Checkpoints for this model will be more than 2.5 GB each.
Before using this model, ensure that disk space isn't an issue,
consider less frequent checkpointing, or plan to manage the checkpoints through future deletion or cleanup.
ConvNext family of models
MNAS (Mobile Neural Architecture Search) family of models
ShuffleNet family of models
MobileNet family of models
EfficientNet family of models
SqueezeNet family of models
Vision Transformer models (ViT)
Note: The vision transformer family of models has some unique constraints around the expected size and shape of input images.
The architecture creates tiles from an input image that are either 14x14, 16x16, or 32x32.
The name of the architecture includes the size of the tile; for example, vit_b_16 creates 16x16 tiles.
The tiles must evenly partition the image; therefore, the image size must be a multiple of this tile size.
That means image sizes must be a multiple of 16 for vit_b_16, a multiple of 32 for vit_b_32, or a multiple of 14 for vit_h_14.
In order to simplify, we constrain images to any of these models to be 224x224 (which, by design, is a multiple of both 16, 32, and 14).

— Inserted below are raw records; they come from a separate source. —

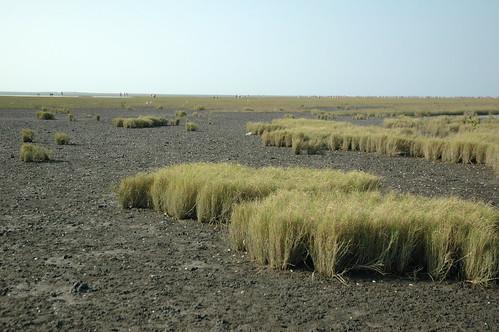 特生中心在高美溼地依照底質條件及植被選擇4個樣站進行研究。(攝影者:李璟泓)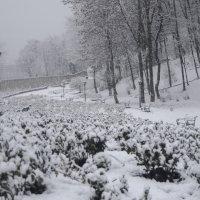 Первый снег был щедрым очень... :: Владимир Николаевич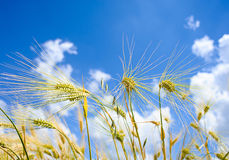 Barley ears ground view against the blue sky Stock Photography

The user need not supply images that are already sized to 224x224.
During training and inference, Chariot will automatically resize input images to this size.
Note: By default, center cropping is turned off in Chariot. However, if the user opts to enable center cropping, the user must ensure that the center crop size is a multiple of the tile size; otherwise, training will fail.
Note: The vision transformer family of models tends to be very large.
For example, checkpoints from vit_l_16 or vit_l_32 will be larger than 1 GB each; checkpoints from vit_h_14 will be larger than 2 GB each.
Before using one of these models, ensure that disk space isn't an issue,
consider less frequent checkpointing, or plan to manage the checkpoints through future deletion or cleanup.
Shifted-Window Transformer Models (SWin)
Data: Detection Models
Below is an illustration of some of the important aspects of the detection models currently supported in Chariot
(through Chariot's torchvision wrapper).
If you inspect the names of the models carefully, you'll see they contain two familiar names: ResNet50 and MobileNetV3Large.
These detection models use a classification model (architecture) as the backbone of the detection network, and that
name references the architecture of the backbone.
This explains why the number of layers is consistent (we measured the depth of the backbone).
The number of parameters (rounded to nearest million) is slightly inconsistent because the FasterRCNN or RetinaNet
framework that wraps the backbone includes some learned parameters.
Note 1: Relative inference time here is computed against the fastest detection model in the catalog. These numbers cannot be compared to the relative speeds of the classification models. In general, these models (detection models) are slower than their classification counterparts (or backbones).
Note 2: The fastest model in this collection is FasterRCNNMobileNetV3Large320FPN.
There are several reasons why this model is so fast.
But, the primary reason it is so much faster than the other models is that it internally resizes images to 320x320 pixels, which is typically much smaller than the inputs to the other models.
As a result, image quality can be somewhat degraded.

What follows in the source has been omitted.